There are three subphyla that are described and accepted:
  • The Pezizomycotina are the largest subphylum and contains all ascomycetes that produce ascocarps, except for one genus, Neolecta, in the Taphrinomycotina. It is roughly equivalent to the previous taxon, Euascomycetes. The Pezizomycotina includes most macroscopic "ascos" such as truffles, ergot, ascolichens, cup fungi, pyrenomycetes, lorchels, and caterpillar fungus. It also contains microscopic fungi such as powdery mildews, dermatophytic fungi, and Laboulbeniales.

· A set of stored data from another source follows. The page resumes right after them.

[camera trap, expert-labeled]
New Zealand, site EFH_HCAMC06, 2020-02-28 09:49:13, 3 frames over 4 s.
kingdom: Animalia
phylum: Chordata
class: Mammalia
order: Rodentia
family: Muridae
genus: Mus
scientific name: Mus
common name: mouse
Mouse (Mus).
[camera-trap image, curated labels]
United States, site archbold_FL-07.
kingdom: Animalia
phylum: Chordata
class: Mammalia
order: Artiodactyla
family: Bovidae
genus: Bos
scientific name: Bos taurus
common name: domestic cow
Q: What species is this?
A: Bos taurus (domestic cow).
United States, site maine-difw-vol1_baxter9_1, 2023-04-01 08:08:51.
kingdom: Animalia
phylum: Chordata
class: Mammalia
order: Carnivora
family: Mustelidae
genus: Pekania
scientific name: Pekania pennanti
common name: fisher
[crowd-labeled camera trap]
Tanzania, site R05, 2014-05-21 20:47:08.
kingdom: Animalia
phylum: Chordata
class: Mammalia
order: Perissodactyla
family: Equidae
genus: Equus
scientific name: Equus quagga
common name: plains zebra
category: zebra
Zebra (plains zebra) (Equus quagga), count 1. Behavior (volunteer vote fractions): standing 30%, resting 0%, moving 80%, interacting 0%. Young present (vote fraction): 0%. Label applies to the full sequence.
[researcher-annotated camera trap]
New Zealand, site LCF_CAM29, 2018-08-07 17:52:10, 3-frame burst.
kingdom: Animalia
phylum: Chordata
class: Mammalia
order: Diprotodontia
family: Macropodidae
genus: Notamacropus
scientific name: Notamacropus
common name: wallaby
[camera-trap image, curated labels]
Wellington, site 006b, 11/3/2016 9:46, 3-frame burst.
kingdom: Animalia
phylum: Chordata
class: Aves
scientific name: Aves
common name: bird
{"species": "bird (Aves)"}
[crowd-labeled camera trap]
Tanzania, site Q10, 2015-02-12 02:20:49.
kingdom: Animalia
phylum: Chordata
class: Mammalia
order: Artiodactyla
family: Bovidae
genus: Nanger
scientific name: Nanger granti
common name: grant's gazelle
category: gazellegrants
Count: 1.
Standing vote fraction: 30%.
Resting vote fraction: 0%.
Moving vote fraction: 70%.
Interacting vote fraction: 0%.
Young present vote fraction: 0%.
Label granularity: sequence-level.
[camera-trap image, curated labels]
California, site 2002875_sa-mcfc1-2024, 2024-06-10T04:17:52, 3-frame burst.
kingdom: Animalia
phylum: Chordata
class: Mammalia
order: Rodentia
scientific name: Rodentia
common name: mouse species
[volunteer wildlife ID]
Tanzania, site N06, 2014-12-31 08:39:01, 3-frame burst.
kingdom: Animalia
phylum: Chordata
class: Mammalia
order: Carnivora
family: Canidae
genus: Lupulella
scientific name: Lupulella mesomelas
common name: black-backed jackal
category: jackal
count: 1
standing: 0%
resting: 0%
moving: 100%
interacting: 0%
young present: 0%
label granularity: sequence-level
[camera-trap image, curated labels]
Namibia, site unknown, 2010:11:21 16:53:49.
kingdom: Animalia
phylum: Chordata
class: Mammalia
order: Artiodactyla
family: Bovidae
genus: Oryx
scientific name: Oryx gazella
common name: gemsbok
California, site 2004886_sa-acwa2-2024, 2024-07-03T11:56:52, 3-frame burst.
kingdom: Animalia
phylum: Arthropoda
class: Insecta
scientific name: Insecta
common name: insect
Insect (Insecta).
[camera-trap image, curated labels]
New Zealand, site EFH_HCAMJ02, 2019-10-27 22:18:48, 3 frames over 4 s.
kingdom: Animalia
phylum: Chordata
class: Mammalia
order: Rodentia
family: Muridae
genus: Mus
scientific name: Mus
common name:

  • The Saccharomycotina comprise most of the "true" yeasts, such as baker's yeast and Candida, which are single-celled fungi, which reproduce vegetatively by budding. Most of these species were previously classified in a taxon called Hemiascomycetes.
  • The Taphrinomycotina include a disparate and basal group within the Ascomycota that was recognized following molecular analyses. The taxon was originally named Archiascomycetes. It includes hyphal fungi, fission yeasts, and the mammalian lung parasite Pneumocystis.

    Outdated taxon names

Several outdated taxon names—based on morphological features—are still occasionally used for species of the Ascomycota. These include the following sexual groups, defined by the structures of their sexual fruiting bodies: the Discomycetes, which included all species forming apothecia; the Pyrenomycetes, which included all sac fungi that formed perithecia or pseudothecia, or any structure resembling these morphological structures; and the Plectomycetes, which included those species that form cleistothecia. Hemiascomycetes included the yeasts and yeast-like fungi that have now been placed into the Saccharomycotina or Taphrinomycotina, while the Euascomycetes included the remaining species of the Ascomycota, which are now in the Pezizomycotina, and the Neolecta, which are in the Taphrinomycotina.
Some ascomycetes do not reproduce sexually or are not known to produce asci and are therefore anamorphic species. Those anamorphs that produce conidia were previously described as mitosporic Ascomycota. Some taxonomists placed this group into a separate artificial phylum, the Deuteromycota. Where recent molecular analyses have identified close relationships with ascus-bearing taxa, anamorphic species have been grouped into the Ascomycota, despite the absence of the defining ascus. Sexual and asexual isolates of the same species commonly carry different binomial species names, as, for example, Aspergillus nidulans and Emericella nidulans, for asexual and sexual isolates, respectively, of the same species.
Species of the Deuteromycota were classified as Coelomycetes if they produced their conidia in minute flask- or saucer-shaped conidiomata, known technically as pycnidia and acervuli. The Hyphomycetes were those species where the conidiophores are free or loosely organized. They are mostly isolated but sometimes also appear as bundles of cells aligned in parallel or as cushion-shaped masses.